◆ **INSTRUCTIONS FOR THE TASK**: Keep images out and repeat all data exactly.

======== GIVEN DATA ========

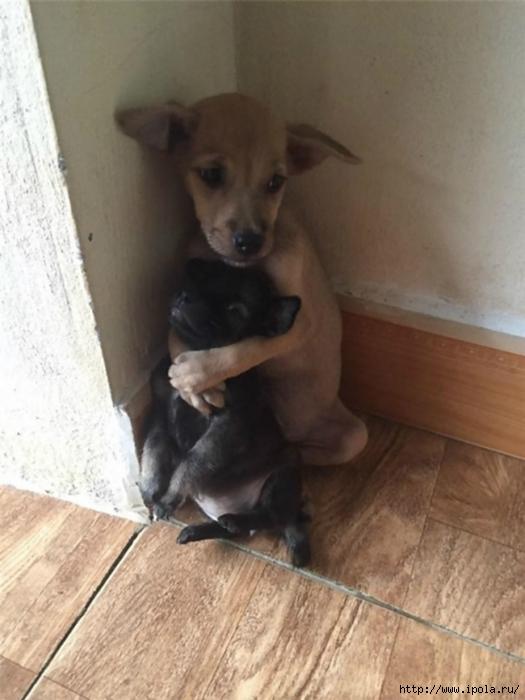 """alt=""""Два щенка не могут расстаться друг с другом после спасения""""/2835299__1_ (525x700, 205Kb)"""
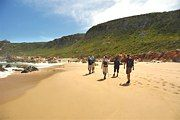 Hiking along the beach Provinces Of South Africa, Great View, Coastal, Trail, Hiking, Explore, Catcher, Beach, Southern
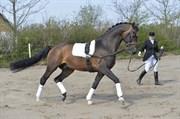 Hest til salg - LEO-LIGHT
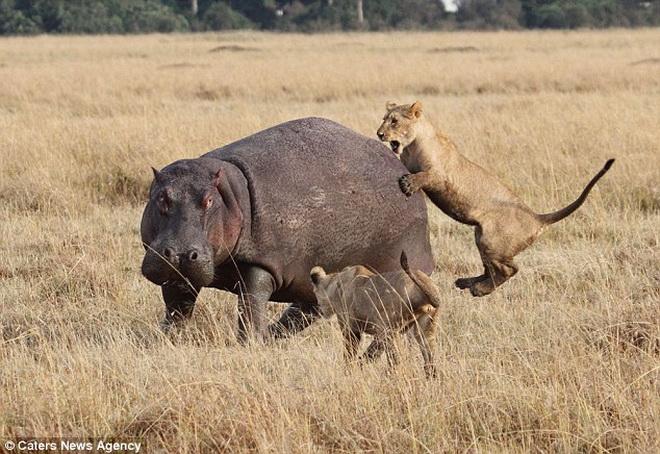 Hà mã khổng lồ đơn độc đánh bại 4 con sư tử hung dữ 9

========

◆ **OUTPUT**:
 """alt=""""Два щенка не могут расстаться друг с другом после спасения""""/2835299__1_ (525x700, 205Kb)"""
 Hiking along the beach Provinces Of South Africa, Great View, Coastal, Trail, Hiking, Explore, Catcher, Beach, Southern
 Hest til salg - LEO-LIGHT
 Hà mã khổng lồ đơn độc đánh bại 4 con sư tử hung dữ 9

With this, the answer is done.